De Moivre's Theorem says if $n$ is any rational number, then $\left(\cos\theta+i\sin\theta\right)^{n}=(\cos(n\theta)+i\sin(n\theta)$. It is useful for finding higher powers of complex numbers since
$$\left[r\cdot\left(\cos\theta+i\sin\theta\right)\right]^{n}=r^{n}(\cos(n\theta)+i\sin(n\theta).$$
Also, it can be used to find roots of numbers. The obviousness of this theorem comes from already knowing Euler's formula.
$$re^{i\theta}=r\left(\cos\theta+i\sin\theta\right)$$
therefore,
$$\left(re^{i\theta}\right)^{n}=\left(r\left(\cos\theta+i\sin\theta\right)\right)^{n}$$
but by the rules for exponents,
$$\left(re^{i\theta}\right)^{n}=\left(r^{n}e^{in\theta}\right) \tag{1} \label{1}$$
and thus
$$\left(r^{n}e^{in\theta}\right)=r^{n}\left(\cos n\theta+i\sin n\theta\right).$$
Succinctly, and in reverse,
$$\begin{aligned}\left[r\left(\cos\theta+i\sin\theta\right)\right]^{n}= & \left(re^{i\theta}\right)^{n}\\
= & r^{n}e^{in\theta}\\
= & r^{n}\left(\cos n\theta+i\sin n\theta\right)
\end{aligned}$$
Example: Use De Moivre's theorem to simplify $(1+i)^{13}$. Answer: First we will express the problem in polar form. The modulus is $\sqrt{1+1}=\sqrt{2}$. The principal angle is $\tan^{-1}(1/1)=\pi/4$. So we have
$$(1+i)^{13}=\left(\sqrt{2}e^{\pi/4}\right)^{13}.$$
Next express $r=\sqrt{2}^{12}\sqrt{2}$ and use De Moivre for the angle.
$$(1+i)^{13}=\sqrt{2}^{12}\sqrt{2}\left(\cos\frac{13\pi}{4}+i\cdot\sin\frac{13\pi}{4}\right).$$
Note that we can cast out factors of $2\pi$ since going completely around the circle is rather a waste of time. So taking out $8\pi/4$ leaves
$$\sqrt{2}^{12}\sqrt{2}\left(\cos\frac{5\pi}{4}+i\cdot\sin\frac{5\pi}{4}\right)$$
and from our unit circle, we know that $\cos5\pi/4=\sin5\pi/4=-\sqrt{2}/2$. So making that substitution,
$$\sqrt{2}^{12}\sqrt{2}\cdot\left(\frac{-\sqrt{2}}{2}+i\cdot\frac{-\sqrt{2}}{2}\right)=-64-64i$$
Example: Use De Moivre's theorem to simplify $\cos(4\theta)$. By “simplify”, we mean to have nothing inside the parenthesis except the single angle $\theta$. Answer: We know that $\cos4\theta$ is one of the terms in $(\cos4\theta+i\sin4\theta)$ so let's start with $\left(\cos\theta+i\sin\theta\right)^{4}$ and expand it up. The rational way to do this is using the binomial theorem.

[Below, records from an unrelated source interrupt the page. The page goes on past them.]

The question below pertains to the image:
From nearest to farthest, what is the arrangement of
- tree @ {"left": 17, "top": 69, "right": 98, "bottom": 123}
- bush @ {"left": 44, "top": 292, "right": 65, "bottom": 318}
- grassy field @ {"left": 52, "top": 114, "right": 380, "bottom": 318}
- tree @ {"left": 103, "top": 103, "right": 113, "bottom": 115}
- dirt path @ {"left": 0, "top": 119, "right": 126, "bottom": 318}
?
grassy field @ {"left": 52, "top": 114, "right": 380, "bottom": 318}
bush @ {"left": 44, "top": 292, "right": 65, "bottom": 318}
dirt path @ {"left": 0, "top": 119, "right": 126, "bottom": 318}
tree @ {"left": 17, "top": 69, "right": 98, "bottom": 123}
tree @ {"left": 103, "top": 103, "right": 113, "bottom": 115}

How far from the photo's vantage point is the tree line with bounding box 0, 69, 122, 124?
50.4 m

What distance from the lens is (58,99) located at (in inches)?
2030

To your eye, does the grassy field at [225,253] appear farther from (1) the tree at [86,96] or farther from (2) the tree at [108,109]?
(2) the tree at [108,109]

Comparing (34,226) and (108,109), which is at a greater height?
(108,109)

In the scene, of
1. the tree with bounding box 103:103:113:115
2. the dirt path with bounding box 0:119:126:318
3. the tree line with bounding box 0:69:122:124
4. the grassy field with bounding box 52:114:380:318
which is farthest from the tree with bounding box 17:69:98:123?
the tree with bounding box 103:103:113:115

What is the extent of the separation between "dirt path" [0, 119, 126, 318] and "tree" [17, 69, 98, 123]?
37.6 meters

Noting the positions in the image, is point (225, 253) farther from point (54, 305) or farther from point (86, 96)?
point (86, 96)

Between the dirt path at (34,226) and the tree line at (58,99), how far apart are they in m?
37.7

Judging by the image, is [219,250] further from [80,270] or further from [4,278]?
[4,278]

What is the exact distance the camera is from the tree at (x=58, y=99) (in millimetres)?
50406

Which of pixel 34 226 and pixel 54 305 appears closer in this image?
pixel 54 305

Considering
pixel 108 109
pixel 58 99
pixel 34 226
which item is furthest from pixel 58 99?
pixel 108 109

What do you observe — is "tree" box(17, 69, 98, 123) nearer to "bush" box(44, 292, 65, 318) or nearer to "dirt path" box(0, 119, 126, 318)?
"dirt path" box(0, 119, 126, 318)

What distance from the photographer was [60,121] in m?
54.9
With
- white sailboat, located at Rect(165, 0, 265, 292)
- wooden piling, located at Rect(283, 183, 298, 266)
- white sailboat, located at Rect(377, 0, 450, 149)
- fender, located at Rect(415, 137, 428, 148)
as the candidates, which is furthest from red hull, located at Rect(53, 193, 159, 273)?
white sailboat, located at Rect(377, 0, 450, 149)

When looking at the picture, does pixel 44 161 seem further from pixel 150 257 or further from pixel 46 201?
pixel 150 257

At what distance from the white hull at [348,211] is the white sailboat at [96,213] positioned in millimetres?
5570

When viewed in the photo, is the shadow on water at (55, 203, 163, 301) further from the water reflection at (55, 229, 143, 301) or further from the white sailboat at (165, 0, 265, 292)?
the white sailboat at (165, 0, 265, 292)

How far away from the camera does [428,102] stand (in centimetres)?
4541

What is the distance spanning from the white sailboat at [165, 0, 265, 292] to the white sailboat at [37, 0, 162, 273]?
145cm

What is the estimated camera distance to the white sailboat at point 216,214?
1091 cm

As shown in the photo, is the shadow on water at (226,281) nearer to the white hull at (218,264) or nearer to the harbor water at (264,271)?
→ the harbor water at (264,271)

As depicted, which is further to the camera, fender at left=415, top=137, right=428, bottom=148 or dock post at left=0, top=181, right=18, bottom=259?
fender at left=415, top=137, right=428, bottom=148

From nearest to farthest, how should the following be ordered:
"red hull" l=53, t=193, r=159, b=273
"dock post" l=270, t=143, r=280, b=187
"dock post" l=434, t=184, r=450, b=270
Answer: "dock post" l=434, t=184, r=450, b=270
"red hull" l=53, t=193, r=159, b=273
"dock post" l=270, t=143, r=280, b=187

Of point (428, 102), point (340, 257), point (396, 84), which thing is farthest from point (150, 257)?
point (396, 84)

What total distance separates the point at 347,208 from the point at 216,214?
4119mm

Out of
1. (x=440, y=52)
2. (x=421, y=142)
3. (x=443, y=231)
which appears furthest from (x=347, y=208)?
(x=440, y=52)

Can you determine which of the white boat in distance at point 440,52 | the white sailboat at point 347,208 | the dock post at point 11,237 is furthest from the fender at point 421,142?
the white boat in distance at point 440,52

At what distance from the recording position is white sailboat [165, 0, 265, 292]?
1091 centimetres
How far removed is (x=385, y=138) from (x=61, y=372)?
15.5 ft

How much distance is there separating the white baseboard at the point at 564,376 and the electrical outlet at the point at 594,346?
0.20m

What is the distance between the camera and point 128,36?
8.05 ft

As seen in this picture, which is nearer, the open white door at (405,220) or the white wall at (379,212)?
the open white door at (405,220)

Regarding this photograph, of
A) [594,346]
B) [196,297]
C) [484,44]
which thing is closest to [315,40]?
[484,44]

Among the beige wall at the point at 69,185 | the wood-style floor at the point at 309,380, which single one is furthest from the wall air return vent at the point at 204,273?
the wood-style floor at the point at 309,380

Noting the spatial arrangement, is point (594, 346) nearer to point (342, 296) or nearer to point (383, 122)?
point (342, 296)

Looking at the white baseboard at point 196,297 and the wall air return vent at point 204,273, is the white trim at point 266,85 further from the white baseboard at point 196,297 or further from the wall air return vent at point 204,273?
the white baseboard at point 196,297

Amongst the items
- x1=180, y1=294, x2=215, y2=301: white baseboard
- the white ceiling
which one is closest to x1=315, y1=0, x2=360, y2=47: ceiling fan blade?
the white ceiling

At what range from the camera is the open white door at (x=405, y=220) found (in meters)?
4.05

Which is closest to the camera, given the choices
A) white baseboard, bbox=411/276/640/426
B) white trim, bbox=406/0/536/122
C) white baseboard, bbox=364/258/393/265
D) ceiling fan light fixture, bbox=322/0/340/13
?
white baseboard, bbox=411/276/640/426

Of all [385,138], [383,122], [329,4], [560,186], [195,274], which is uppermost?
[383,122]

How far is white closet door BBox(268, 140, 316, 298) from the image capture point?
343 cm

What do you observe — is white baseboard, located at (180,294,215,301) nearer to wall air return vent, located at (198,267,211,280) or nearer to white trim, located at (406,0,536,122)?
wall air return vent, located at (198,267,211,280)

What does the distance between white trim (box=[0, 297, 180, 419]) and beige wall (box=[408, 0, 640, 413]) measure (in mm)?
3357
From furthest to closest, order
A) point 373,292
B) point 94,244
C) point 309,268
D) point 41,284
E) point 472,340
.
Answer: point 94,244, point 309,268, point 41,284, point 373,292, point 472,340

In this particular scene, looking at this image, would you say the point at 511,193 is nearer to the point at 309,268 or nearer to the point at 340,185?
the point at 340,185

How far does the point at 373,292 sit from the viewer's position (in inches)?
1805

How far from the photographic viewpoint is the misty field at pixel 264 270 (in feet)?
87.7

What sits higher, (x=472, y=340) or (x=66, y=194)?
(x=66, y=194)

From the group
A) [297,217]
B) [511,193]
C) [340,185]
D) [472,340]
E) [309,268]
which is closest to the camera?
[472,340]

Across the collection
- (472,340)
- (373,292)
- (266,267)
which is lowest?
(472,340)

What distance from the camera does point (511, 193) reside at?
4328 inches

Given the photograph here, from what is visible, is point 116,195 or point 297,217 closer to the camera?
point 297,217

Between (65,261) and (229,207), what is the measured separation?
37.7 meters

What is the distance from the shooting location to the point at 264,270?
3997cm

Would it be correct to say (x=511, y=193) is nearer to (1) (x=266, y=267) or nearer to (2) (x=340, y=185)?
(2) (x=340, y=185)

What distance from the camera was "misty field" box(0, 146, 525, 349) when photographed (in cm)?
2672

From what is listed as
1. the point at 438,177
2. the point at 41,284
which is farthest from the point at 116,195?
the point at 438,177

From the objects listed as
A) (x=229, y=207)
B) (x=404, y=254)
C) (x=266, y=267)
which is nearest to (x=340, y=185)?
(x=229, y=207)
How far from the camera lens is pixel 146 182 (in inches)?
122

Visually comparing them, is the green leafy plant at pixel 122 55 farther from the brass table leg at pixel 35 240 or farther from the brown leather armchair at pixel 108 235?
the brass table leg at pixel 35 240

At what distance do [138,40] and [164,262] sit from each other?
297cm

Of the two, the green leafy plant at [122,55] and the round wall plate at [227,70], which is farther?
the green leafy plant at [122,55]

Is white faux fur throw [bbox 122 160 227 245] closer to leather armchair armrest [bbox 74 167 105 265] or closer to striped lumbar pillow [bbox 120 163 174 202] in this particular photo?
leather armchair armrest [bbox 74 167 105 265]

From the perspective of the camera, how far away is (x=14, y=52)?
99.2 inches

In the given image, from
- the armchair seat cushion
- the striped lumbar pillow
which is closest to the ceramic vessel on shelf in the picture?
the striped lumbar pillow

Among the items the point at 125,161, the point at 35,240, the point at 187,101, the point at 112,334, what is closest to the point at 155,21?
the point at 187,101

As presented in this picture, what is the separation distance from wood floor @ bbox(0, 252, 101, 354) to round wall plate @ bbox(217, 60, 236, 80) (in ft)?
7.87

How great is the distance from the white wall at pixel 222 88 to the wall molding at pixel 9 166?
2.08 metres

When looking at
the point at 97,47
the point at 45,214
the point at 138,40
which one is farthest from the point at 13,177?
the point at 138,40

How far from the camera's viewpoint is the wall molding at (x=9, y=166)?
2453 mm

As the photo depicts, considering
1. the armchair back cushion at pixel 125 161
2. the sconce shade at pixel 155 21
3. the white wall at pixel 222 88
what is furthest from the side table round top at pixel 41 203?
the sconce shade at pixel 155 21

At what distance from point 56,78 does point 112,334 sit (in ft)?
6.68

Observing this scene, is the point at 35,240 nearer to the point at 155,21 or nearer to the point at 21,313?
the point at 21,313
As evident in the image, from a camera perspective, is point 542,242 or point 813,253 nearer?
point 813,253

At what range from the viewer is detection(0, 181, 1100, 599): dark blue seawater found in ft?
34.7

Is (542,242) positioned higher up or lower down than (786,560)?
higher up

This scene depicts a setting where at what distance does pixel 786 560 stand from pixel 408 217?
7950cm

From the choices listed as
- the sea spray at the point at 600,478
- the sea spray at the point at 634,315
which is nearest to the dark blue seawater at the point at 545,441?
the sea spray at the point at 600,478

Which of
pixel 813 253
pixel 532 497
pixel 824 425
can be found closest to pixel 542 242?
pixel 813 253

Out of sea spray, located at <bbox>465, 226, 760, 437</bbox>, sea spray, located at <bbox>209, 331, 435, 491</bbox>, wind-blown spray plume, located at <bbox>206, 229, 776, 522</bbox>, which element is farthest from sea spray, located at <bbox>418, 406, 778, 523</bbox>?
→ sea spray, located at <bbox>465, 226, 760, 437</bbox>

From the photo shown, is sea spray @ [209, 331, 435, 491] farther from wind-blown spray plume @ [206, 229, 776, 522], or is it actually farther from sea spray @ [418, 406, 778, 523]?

$$\begin{aligned}\left(\cos\theta+i\sin\theta\right)^{4}=\\
_{4}C_{0}(\cos\theta)^{4-0}(i\sin\theta)^{0}= & 1\cdot(\cos^{4}\theta)\cdot1+\\
_{4}C_{1}(\cos\theta)^{4-1}(i\sin\theta)^{1}= & 4\cdot(\cos^{3}\theta)(i\sin\theta)+\\
_{4}C_{2}(\cos\theta)^{4-2}(i\sin\theta)^{2}= & 6\cdot(\cos^{2}\theta)(-\sin^{2}\theta)+\\
_{4}C_{3}(\cos\theta)^{4-3}(i\sin\theta)^{3}= & 4\cdot(\cos\theta)(-i\sin^{3}\theta)+\\
_{4}C_{4}(\cos\theta)^{4-4}(i\sin\theta)^{4}= & 1\cdot1\cdot(\sin^{4}\theta)
\end{aligned}
$$
but since we know that $\left(\cos\theta+i\sin\theta\right)^{4}=\left(\cos4\theta+i\sin4\theta\right)$ we can set the real and imaginary parts equal.
$$\cos\left(4\theta\right)=\cos^{4}\theta-6\cos^{2}\theta\sin^{2}\theta+\sin^{4}(\theta)$$
$$\sin(4\theta)=4\cos^{3}\theta\sin\theta-4\cos\theta\sin^{3}\theta$$
There is an extension of De Moivre's Theorem that allows us to take roots of numbers, including especially complex numbers. Here we are going to use it only for finding the root of real numbers, but the procedure is the same. Before we layout the theorem, let's just look at what we have so far using Euler's Formula. Suppose we look at the cube roots of $10$. Since we want more than just the real root, we will let $z$ be a complex number.
$$z^{3}=10.$$
Example: Find the three cube roots of $10$. Answer: So z must be $re^{i\theta}$, and
$$z^{3}=r^{3}e^{3i\theta}=10 \tag{2} \label{2}$$
Now $r$ is the modulus of $z$ and since $z=(10+i\cdot0)^{1/3},$
$$r=|z|=\sqrt{\left(10^{1/3}\right)^{2}+\left(0^{1/3}\right)^{2}}=10^{1/3},$$
and $r^{3}=10$. Notice that nothing we have done and nothing that we will do here is going to help us get the principal cube root of $10!$ There are good ways to do that, such as Newton's method, but this isn't one of them.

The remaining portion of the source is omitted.